• _ACTIVITY_: In the records below, find the line with "Babyschale Aton Q" and the line with "tappeti per auto"; return exactly those lines and every line between them.

• _ENTRIES SHOWN_:
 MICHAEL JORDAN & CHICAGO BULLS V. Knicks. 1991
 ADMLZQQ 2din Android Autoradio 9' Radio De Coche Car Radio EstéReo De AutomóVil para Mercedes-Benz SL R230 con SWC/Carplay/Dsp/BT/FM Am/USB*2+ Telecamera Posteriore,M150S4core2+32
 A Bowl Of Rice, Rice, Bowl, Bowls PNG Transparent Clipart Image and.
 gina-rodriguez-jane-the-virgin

* * *

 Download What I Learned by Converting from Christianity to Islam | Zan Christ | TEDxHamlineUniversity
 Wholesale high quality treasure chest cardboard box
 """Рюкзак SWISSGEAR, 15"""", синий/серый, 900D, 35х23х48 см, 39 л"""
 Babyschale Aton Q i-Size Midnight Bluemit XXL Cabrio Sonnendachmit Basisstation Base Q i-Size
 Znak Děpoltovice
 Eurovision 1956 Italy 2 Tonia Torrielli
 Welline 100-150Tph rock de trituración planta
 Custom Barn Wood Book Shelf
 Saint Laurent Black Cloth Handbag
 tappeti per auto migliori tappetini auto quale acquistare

--

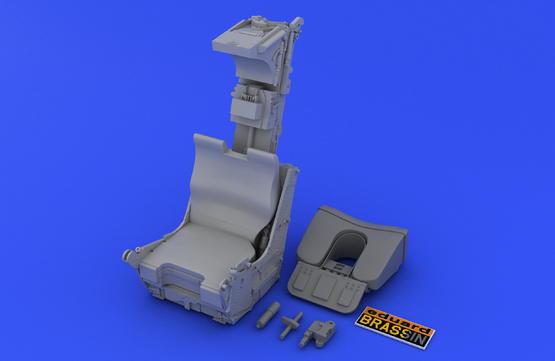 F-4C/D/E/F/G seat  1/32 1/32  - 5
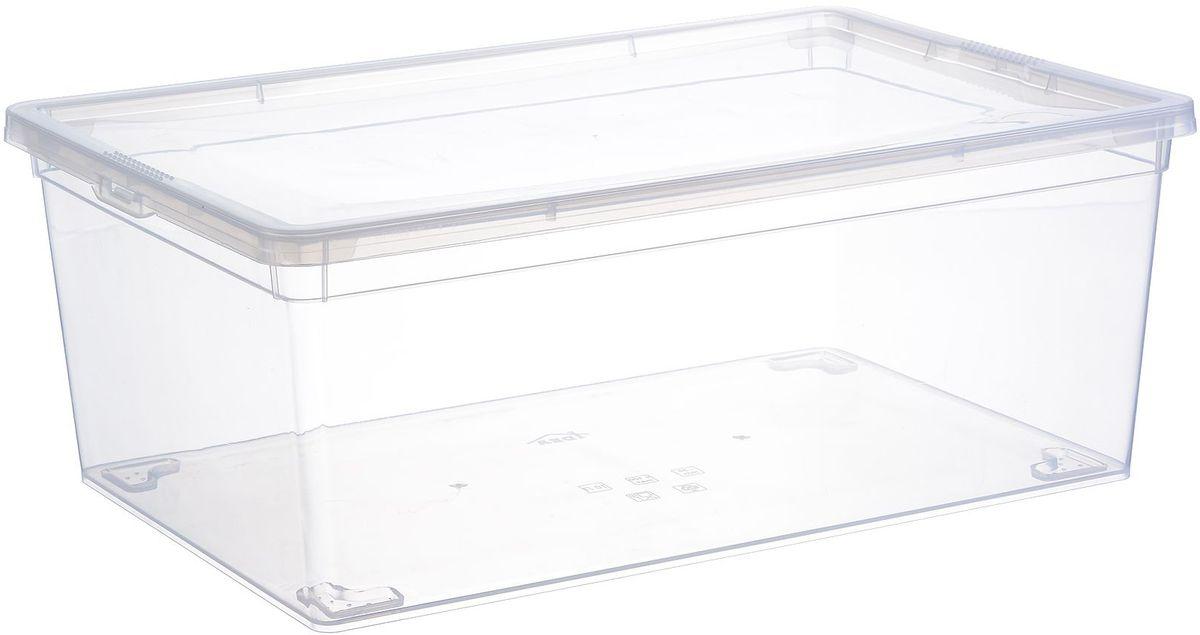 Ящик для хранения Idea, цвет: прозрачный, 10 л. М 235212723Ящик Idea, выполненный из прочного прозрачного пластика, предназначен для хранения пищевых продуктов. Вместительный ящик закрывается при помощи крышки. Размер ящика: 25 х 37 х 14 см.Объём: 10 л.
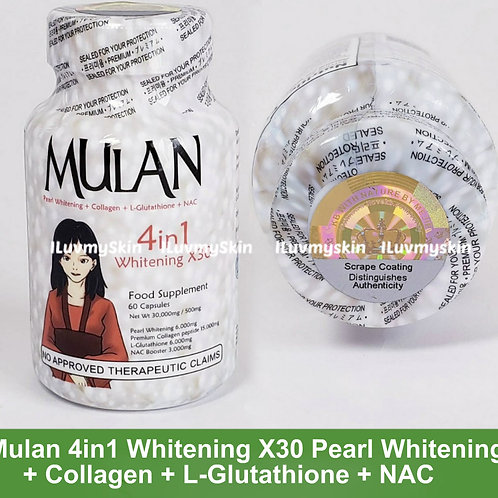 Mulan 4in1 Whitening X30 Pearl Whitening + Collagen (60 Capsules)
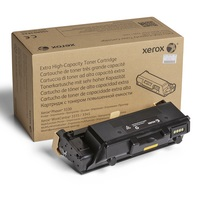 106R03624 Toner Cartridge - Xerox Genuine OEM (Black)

• _SOLUTION_:
 Babyschale Aton Q i-Size Midnight Bluemit XXL Cabrio Sonnendachmit Basisstation Base Q i-Size
 Znak Děpoltovice
 Eurovision 1956 Italy 2 Tonia Torrielli
 Welline 100-150Tph rock de trituración planta
 Custom Barn Wood Book Shelf
 Saint Laurent Black Cloth Handbag
 tappeti per auto migliori tappetini auto quale acquistare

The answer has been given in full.